I can't speak for my childhood-- I really have little memory of last week, much less that many years ago. But in my adolescence and early (and single) adulthood, I was a pretty passionate person. If I believed something, I really lived it out. I was kind of fearless and very honest. When I became a married woman, I think I let some of those tendencies go. Or at least muffled them. I was worried about fitting in with Jeremy's family, what they might think of me. I tried to fit in more at the church I started attending when I moved back to Illinois. The people attending there tended to be more modest, more humble, more reserved. I didn't feel like I fit-- and I often needed to apologize for being outspoken in a way that made others feel embarrassed or hurt.
I don't think these are inherently bad things. I did need some rough edges worn off. But in doing so, I learned how to "act" like a wife, a Christian. I was a little too good at shaving off pieces of myself. It became hard to gauge my spiritual life when acting [no matter how little] became part of how I lived my physical life.
So, I've felt foggy for a very long time. It started when Jeremy and I got married. I thought, it's ok-- it'll get better. Then we had Elias, and then Josiah. It's been years since I've felt really, really intimate with Jesus. Where I felt strong in my faith as an individual. Before I got married, I really depended on Jesus for so many things; when Jeremy took over a few of those needs, as he should have, I got disoriented. I didn't know how to relate to God as a married woman.
And here I am, five years later, still struggling with that idea. I know, it's kind of ridiculous. It isn't that hard on paper, but in my spirit, I'm still that confused new bride. As a new Christian, I was taught to let Jesus be my husband. And then when I got married, I was like, Wait-- now what?
Does this make sense?
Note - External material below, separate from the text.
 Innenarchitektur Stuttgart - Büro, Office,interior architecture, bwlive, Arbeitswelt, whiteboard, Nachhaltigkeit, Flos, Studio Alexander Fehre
I'm a little wary of writing this down... of getting some criticism... but I'm wanting to be honest, about myself, about my faith. And I'm wanting it to get BETTER. I don't want to shrivel up as a wife and a mommy-- I want to be alive, and I want to bring life to my family. The only person I know who can make things alive again is God.
And He's been nudging me on this. He's been so kind to me, you guys, in the midst of all this confusion, all of these babies. I have felt swallowed up in his kindness, in his compassion for me these last years. And now, in His kindness, He's trying to hoist me up, trying to breathe new life into me. To help me SEE again, all the things that aren't a part of this physical world. For mothers of babies, sometimes it seems like it is only the physical that matters. We sit down at the end of the day, hair full of baby vomit, kid poop under our fingernails, next to piles and piles of laundry, and in our minds eye seeing the load of dirty dishes in the sink. Our work is so physical in the beginning. The Lord understands that. And He understands, too, that our eyes have to be lifted up. That we forget that there's so much more to this life, and the next. That as much as our hands are submerged in the physical, our hearts have to be reminded that we are spirit, too.
He's reminding me of that now. I'm so thankful for that reminder. I'm so sorry that I forgot. I'm so hopeful for what's next.